さらに小皿の攻撃を受けた時、高速なら即時散ることで全滅は回避できるが、低速ではその前に多く被弾する。
そもそも、空戦の基本エネルギーである高度と速度を捨てる危険は大きい。
ただしこのルートを肯定する要素はある。大皿の上を流れる綿毛の光の川は、かなり南に偏り、大皿の南寄りからは光の帯が垂れ下がってこちらへ流れていた。

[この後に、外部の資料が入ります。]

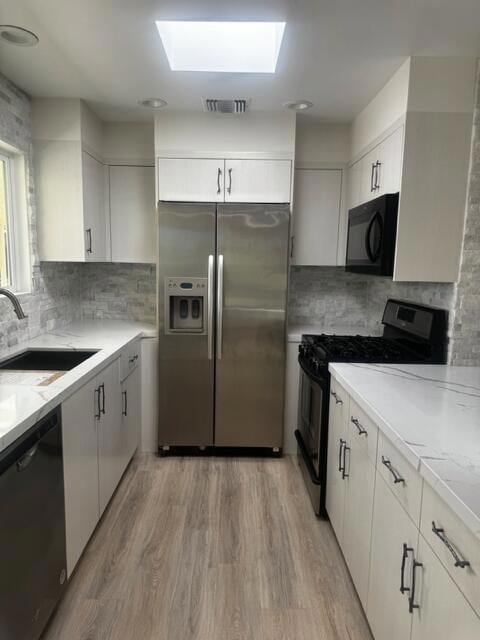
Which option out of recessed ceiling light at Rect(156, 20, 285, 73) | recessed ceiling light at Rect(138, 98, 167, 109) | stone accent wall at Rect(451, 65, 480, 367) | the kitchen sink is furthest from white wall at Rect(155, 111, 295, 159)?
the kitchen sink

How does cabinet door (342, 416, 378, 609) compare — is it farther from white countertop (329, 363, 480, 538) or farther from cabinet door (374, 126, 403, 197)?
cabinet door (374, 126, 403, 197)

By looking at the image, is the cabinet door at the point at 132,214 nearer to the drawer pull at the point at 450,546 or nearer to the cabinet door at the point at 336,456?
the cabinet door at the point at 336,456

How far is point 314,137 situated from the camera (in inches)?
121

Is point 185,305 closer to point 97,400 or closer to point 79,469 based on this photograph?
point 97,400

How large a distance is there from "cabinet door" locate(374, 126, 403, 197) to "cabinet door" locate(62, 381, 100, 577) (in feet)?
6.11

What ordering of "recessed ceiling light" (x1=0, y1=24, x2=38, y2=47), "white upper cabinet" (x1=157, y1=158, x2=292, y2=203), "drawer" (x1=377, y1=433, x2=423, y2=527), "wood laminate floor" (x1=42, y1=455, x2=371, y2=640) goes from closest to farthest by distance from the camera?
"drawer" (x1=377, y1=433, x2=423, y2=527)
"wood laminate floor" (x1=42, y1=455, x2=371, y2=640)
"recessed ceiling light" (x1=0, y1=24, x2=38, y2=47)
"white upper cabinet" (x1=157, y1=158, x2=292, y2=203)

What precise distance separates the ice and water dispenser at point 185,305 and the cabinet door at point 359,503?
140 cm

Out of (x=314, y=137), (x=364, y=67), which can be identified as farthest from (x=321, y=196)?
(x=364, y=67)

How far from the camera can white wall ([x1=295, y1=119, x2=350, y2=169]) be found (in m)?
3.07

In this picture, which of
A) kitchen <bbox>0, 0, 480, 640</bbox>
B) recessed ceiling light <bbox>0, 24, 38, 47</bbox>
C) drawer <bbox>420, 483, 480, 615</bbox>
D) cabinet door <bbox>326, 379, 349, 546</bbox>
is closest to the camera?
drawer <bbox>420, 483, 480, 615</bbox>

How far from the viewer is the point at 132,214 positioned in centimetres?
319

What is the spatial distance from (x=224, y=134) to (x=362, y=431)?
221 cm

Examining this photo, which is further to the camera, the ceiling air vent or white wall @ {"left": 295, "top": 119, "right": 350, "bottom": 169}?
white wall @ {"left": 295, "top": 119, "right": 350, "bottom": 169}

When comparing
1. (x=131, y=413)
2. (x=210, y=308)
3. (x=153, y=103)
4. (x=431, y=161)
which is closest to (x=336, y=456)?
(x=210, y=308)
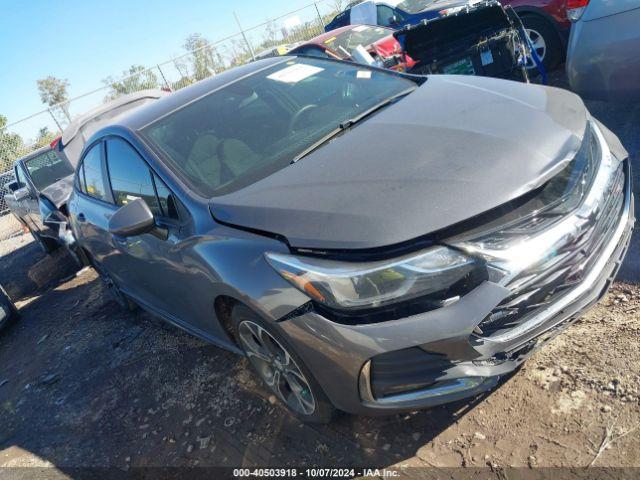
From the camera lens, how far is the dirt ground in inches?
82.9

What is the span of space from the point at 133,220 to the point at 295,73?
5.10ft

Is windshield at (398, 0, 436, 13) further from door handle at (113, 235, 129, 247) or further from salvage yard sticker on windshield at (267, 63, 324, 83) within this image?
door handle at (113, 235, 129, 247)

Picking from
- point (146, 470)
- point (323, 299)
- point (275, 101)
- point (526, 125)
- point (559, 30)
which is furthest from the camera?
point (559, 30)

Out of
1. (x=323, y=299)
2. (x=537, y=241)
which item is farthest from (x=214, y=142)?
(x=537, y=241)

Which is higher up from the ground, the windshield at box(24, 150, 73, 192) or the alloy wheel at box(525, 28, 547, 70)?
the windshield at box(24, 150, 73, 192)

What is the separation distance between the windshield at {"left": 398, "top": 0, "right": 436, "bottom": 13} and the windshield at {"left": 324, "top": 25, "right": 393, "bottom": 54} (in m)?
2.71

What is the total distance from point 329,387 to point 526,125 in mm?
1443

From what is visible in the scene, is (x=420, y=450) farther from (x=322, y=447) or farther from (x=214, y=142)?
(x=214, y=142)

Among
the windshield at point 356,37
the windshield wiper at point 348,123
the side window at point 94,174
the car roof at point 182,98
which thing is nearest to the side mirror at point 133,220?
the car roof at point 182,98

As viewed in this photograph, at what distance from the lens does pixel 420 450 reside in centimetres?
225

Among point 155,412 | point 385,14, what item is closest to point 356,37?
point 385,14

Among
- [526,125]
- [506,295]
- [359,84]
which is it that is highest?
[359,84]

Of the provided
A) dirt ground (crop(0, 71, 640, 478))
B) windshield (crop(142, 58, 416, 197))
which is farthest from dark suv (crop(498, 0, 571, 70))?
windshield (crop(142, 58, 416, 197))

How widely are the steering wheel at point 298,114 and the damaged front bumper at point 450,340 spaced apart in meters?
1.31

この流れの中をさかのぼっていくのがいい。それには南に寄せるべき。
「このまま前進してから南西に進路を変え、南のピザに接近、その後方を静かに抜けて、大皿に接近してからしかける」
ミュシアが言った。
「イジャだけでなく、魔魚が食いついてくるだろうね」
ルクレが悲惨な顔をした。
「魔魚は潰せるならやるけど、大物が来たら逃げるしかない」
そのために数を用意している。死ぬ前提の数を。
ミュシアがいっそう南のピザに関心を向けた時、カッと景色が白く光った。光源はあの水のカーテンの奥だ。それまで暗かった雨の中も白く照らされている。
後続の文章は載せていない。